On Monday, one of Ansel Adams’s most recognized images sold for a record price of $988,000 during an auction of a Texas oil executive David Arrington’s photographs collection at Sotheby’s in New York.
The single-owner sale of 115 works from Arrington’s extensive photographers collection brought in a collective $6.4 million, over $6.2 million pre-sale high estimated value and the realizing the highest total for a photographs sale at the house since 2014. Three landscape photos sold in the auction achieved the artist’s highest auction price.
A mural-sized print of “The Grand Tetons and the Snake River” sold for $988,000, against an estimate of $400,000-$600,000. Photographed on commission for the Department of the Interior in 1942, the view of Jackson Hole is said to be one of 10 mural-sized prints of this image. Arrington acquired the early edition from Adams’s relatives Michael and Jeanne Adams. It was purchased by art advisory firm Gurr Johns.
The figure surpasses Adams’s previous record set in June 2010 during the Polaroid corporate collection sale at Sotheby’s. There, his mural-sized print Clearing Winter Storm, Yosemite National Park, said to have been printed in the 1950s or 1960s sold for $722,500.

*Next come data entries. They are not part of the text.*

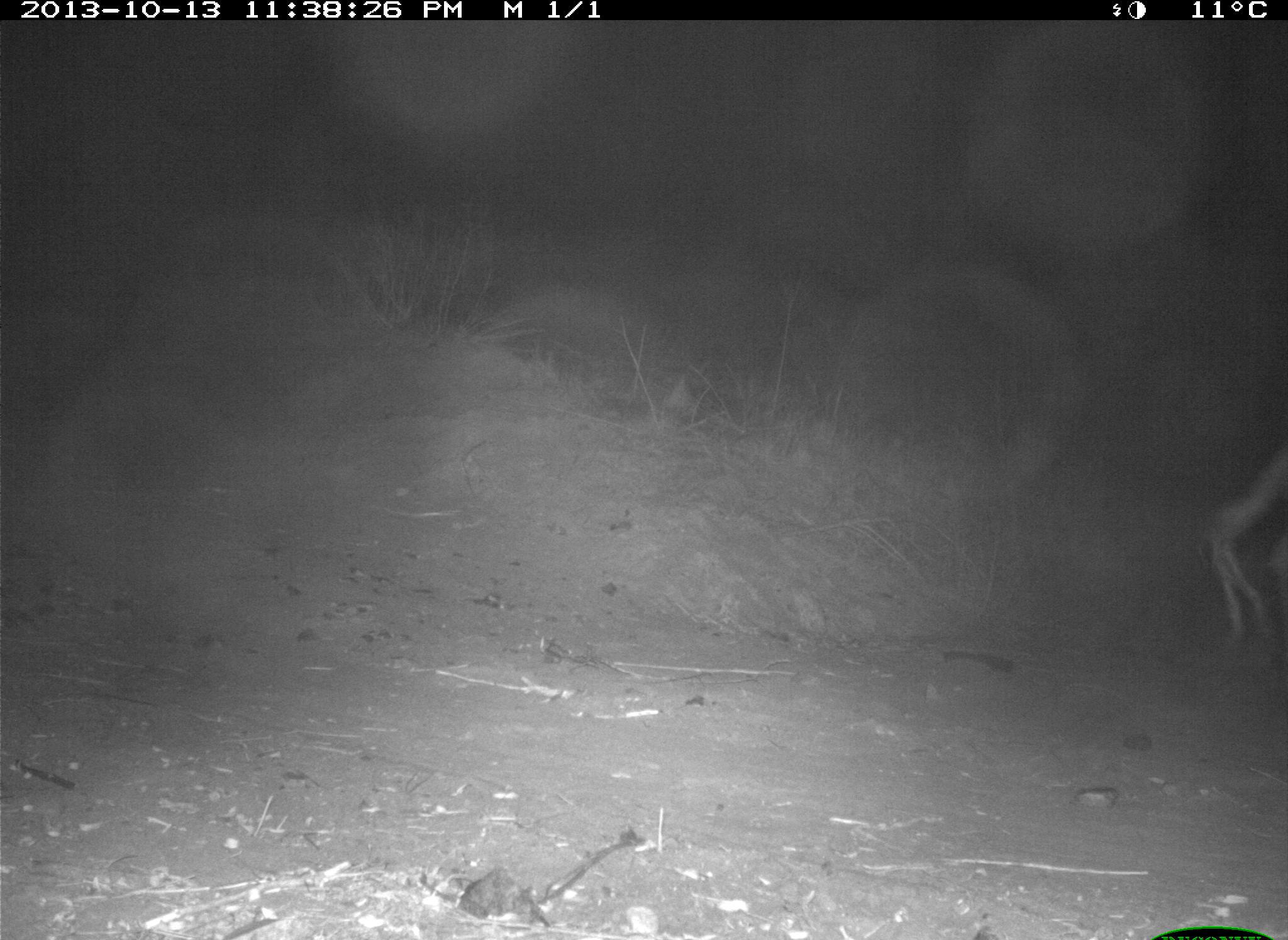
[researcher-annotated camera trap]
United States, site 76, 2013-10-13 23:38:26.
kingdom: Animalia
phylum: Chordata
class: Mammalia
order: Artiodactyla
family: Bovidae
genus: Bos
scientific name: Bos taurus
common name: cow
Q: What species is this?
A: Cow (Bos taurus).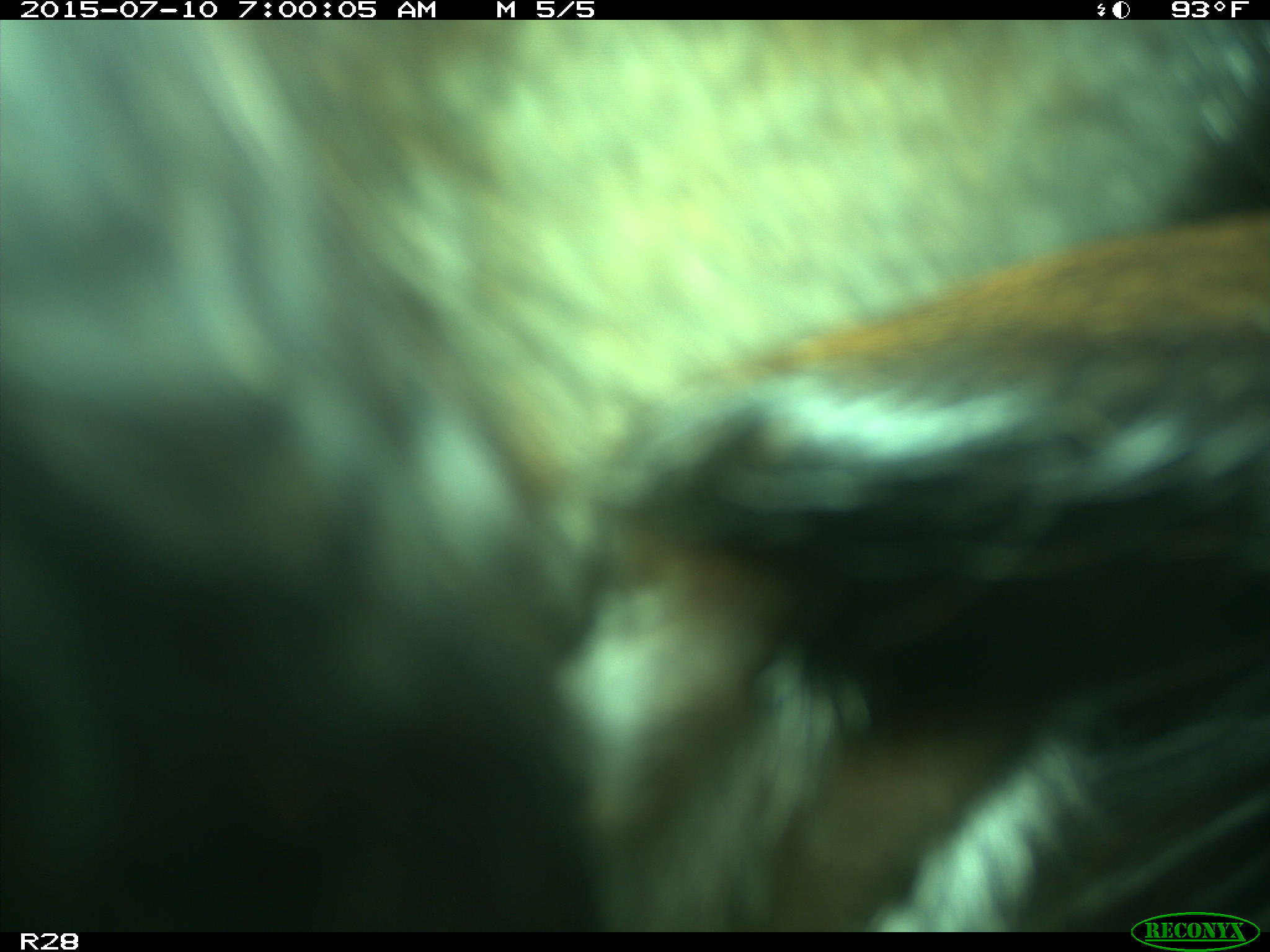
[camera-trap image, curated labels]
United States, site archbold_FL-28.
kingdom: Animalia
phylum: Chordata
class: Mammalia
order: Artiodactyla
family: Bovidae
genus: Bos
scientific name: Bos taurus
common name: domestic cow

The firm also purchased a rare early print of “Moonrise, Hernandez, New Mexico” for $685,500, hammering below the pre-sale expectation of $700,000-$1 million. Prior to the sale, it was Moonrise that was poised bring a new record for Adams; the negative is one Adams revisited throughout his career, according to Emily Bierman, Sotheby’s head of the photographs department in New York, and is the earliest print from the negative that has come to market. Its first owners were Sidney Liebes, former chairman of San Francisco department store, H. Liebes & Co. who acquired the work directly from Adams around 1941-42. The last highest price paid for a print of Moonrise was $609,600 at Sotheby’s New York in 2006.